自分のすること、すべきことを把握するまではピンと来ないかもしれませんが、一度カード能力を把握すると、することは基本ベストなカードを選んで出すだけだし、それをルールに従って解決するだけなので実にシンプル。タイムラインの紹介でも書きましたが、このところのフランスゲームの流行に忠実に、ルールは軽くて簡単なわけです。
が、キャラクターの能力が悩ましく、簡単なルールも相まって腹の探り合いが楽しめるゲーム。

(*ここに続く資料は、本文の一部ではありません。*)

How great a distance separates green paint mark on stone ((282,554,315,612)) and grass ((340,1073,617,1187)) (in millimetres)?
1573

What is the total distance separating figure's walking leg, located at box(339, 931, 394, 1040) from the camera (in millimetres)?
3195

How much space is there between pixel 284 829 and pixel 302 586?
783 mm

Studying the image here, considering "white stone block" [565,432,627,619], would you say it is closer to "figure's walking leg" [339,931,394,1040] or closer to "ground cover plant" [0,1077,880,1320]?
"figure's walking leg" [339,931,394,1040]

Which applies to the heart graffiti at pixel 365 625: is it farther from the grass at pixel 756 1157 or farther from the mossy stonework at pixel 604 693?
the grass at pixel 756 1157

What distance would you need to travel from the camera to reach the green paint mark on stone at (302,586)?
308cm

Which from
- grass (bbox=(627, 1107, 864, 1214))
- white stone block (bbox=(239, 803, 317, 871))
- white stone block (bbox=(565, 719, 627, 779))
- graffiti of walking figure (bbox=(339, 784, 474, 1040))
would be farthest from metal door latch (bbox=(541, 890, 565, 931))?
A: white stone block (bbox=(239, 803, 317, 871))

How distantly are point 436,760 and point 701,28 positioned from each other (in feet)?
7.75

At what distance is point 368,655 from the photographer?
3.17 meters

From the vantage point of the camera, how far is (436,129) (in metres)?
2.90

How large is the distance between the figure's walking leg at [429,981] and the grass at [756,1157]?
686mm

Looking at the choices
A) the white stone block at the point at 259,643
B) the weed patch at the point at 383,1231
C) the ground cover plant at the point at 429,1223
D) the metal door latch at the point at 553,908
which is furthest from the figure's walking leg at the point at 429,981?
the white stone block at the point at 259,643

テストプレイした人も、かなりの率で絶賛しておりますので、テーマがピンとこないという人も是非お試しください。
もちろん、海賊テーマ大好物ですという人は、能力とも関連したフレーバー文も読めばさらに楽しめますし(それほど難しい英語じゃないんでご安心を / 今回は豪華フルカラーのA4ステッカーシート8枚と出血大サービス。フレーバーも付ける予定でしたが予算と厚さ的に限界なので泣く泣く割愛)、お勧めいたします。

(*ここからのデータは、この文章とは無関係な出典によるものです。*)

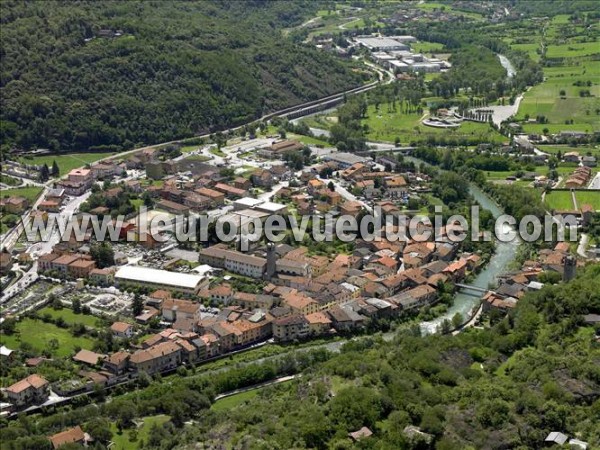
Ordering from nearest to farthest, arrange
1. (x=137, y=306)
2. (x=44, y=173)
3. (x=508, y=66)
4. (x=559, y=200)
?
(x=137, y=306), (x=559, y=200), (x=44, y=173), (x=508, y=66)

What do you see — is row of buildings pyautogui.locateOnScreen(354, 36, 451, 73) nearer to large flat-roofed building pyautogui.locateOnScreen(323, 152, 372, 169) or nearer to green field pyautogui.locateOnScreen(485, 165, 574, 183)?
large flat-roofed building pyautogui.locateOnScreen(323, 152, 372, 169)

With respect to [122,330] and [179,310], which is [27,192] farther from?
[122,330]

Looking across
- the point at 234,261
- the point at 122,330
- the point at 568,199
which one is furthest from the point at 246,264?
the point at 568,199

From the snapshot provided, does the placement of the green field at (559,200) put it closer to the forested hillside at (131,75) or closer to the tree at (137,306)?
the tree at (137,306)

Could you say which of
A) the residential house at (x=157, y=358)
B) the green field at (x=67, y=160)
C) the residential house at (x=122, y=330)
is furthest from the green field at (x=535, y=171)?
the residential house at (x=157, y=358)

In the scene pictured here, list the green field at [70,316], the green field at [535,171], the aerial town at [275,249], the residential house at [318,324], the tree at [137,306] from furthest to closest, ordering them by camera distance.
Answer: the green field at [535,171] < the tree at [137,306] < the green field at [70,316] < the residential house at [318,324] < the aerial town at [275,249]

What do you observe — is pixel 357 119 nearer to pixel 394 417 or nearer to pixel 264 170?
pixel 264 170
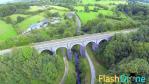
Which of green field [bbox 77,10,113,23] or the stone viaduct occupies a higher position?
green field [bbox 77,10,113,23]

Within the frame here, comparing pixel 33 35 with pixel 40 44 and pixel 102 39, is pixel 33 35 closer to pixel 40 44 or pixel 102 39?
pixel 40 44

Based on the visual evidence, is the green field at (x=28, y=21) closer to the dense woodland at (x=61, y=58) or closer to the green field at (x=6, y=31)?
the dense woodland at (x=61, y=58)

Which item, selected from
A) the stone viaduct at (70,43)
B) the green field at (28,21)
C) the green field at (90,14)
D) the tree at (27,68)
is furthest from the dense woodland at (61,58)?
the green field at (90,14)

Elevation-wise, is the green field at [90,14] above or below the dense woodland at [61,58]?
above

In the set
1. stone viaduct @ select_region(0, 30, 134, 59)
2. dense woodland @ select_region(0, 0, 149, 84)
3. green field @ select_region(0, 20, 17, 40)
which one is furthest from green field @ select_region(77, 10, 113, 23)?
green field @ select_region(0, 20, 17, 40)

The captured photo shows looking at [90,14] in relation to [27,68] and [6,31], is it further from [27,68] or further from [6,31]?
[27,68]

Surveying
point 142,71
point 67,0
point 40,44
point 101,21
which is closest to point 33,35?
point 40,44

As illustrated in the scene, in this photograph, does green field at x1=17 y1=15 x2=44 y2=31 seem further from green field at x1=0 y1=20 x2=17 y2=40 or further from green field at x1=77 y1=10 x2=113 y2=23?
green field at x1=77 y1=10 x2=113 y2=23

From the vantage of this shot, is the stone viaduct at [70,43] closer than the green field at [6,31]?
Yes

p.s.できれば4人以上でプレイを。少人数だとちょっと面白さが減っちゃいます。
6人オススメ!
リベルタリア(Libertaria)
プレイ人数:2-6人
対象年齢:14歳以上
プレイ時間:約40-60分
ゲームデザイン&イラスト:フェリペ・デパィエール、エルヴェ・マーリィ
製作:Marabunta / Asmodee
価格:5,600円+税
ついでにフレーバー的にわかりにくい部分をちょっと解説……
鸚鵡(Parrot)のフレーバーは鸚鵡が覚えた言葉。
「ポリィ、もうビスケットいらない!(Polly doesn’t want a CRACKER)」
というセリフは、海賊は固く焼しめたボソボソしたパン(クラッカーと言いますが乾パンみたいなの)にしょっぱい塩漬けの肉を載せて、水は腐るのでラム酒で流し込む、野菜は腐りかけた玉ねぎくらい、という食生活。
当然「もう食べたくない!」となるわけです。
人魚(Granny Wata)は詳細は調べきれなかったのですが、直訳すると『水のばあさま』。

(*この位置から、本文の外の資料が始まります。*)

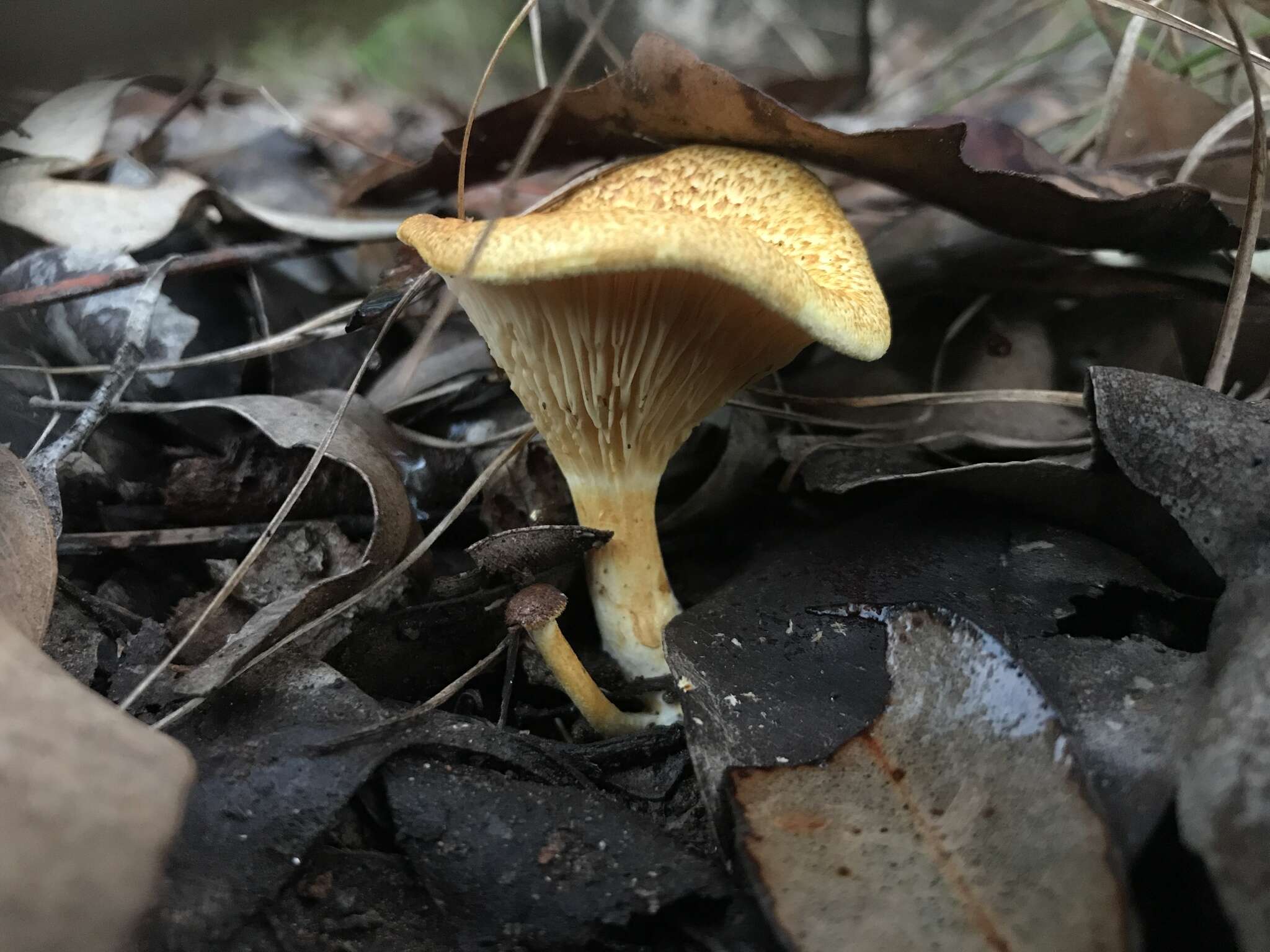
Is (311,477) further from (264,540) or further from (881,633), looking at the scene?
(881,633)

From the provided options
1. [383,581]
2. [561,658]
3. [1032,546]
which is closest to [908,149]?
[1032,546]

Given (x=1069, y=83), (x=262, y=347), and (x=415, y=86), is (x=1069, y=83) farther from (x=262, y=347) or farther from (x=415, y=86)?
(x=262, y=347)

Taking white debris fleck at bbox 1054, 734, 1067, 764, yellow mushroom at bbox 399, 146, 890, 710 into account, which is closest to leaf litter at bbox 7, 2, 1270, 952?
white debris fleck at bbox 1054, 734, 1067, 764

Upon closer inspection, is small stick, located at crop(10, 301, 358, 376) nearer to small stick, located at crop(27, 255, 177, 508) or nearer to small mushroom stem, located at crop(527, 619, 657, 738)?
small stick, located at crop(27, 255, 177, 508)

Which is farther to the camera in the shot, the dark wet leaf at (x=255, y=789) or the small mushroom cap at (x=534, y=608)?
the small mushroom cap at (x=534, y=608)

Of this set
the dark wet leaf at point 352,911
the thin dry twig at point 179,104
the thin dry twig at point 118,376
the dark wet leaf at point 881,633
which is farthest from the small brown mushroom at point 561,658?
the thin dry twig at point 179,104

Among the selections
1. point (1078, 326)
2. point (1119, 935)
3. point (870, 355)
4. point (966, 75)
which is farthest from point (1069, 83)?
point (1119, 935)

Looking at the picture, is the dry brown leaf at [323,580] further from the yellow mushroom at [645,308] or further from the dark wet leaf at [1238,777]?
the dark wet leaf at [1238,777]
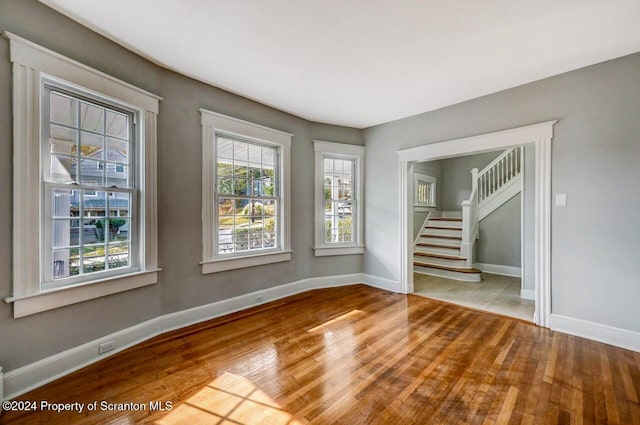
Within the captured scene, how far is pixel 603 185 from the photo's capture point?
2.55 metres

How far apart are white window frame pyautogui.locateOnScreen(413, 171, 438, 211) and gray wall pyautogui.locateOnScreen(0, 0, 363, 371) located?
3055 mm

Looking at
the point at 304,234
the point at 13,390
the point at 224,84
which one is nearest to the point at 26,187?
the point at 13,390

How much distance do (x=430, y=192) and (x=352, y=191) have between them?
3605 millimetres

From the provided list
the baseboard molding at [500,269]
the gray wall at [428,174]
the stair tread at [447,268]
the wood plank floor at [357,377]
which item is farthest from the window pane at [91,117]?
the baseboard molding at [500,269]

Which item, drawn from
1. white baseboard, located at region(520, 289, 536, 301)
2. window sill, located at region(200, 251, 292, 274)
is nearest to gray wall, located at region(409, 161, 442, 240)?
white baseboard, located at region(520, 289, 536, 301)

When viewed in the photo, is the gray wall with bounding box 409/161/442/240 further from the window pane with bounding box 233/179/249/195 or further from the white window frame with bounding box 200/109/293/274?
the window pane with bounding box 233/179/249/195

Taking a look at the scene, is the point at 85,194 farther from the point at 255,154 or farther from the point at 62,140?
the point at 255,154

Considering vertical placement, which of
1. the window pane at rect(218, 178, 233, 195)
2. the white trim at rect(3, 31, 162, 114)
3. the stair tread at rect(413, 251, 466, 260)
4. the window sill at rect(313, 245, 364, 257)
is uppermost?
the white trim at rect(3, 31, 162, 114)

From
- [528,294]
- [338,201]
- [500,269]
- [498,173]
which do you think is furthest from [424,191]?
[528,294]

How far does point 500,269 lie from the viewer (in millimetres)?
5379

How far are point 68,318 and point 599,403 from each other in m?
3.78

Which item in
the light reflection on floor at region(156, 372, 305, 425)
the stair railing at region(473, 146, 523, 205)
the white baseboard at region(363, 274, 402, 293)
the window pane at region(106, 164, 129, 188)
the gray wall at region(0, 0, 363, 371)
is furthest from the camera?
the stair railing at region(473, 146, 523, 205)

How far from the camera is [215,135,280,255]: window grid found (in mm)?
3258

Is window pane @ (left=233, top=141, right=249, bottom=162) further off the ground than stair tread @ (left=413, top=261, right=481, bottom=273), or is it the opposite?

loaはヴードゥーの精霊というか神様みたいなもので、カードのフレーバーは
「私がloaみたく守ってあげる」
というもの。守られるとお金が毎夜入ってくるありがたいカード。
船医(Surgeon)は、壮絶な絵ですが、外科医、というかやることは大工。
フレーバー文も、(足を切り落として)「ほぅら、新しいあんよができたぜ」と義足を渡してくれるというもの。
フランス人士官(French Officer)はフレーバー文で海賊免許の話をしております。敵はスペインですが、欧州の英・仏・西・蘭の覇権争いはカリブの海まで届いていたわけです。
海賊免除・私掠船免除というのは、「敵国船に対しては海賊行為をしてもいいよ」というお墨付き。なのでこのカードを使うと国から援助が出るのです。
女給(Waitress)は、フレーバー文で非常になまった英語でしゃべっております。
曰く、「あたい字が読めないけどぉ、これってお部屋にかざったらいいかんじよねー↑」
と言って、3枚そろえば12ダブロン手に入る宝の地図を1枚捨てて3ダブロン得るわけです。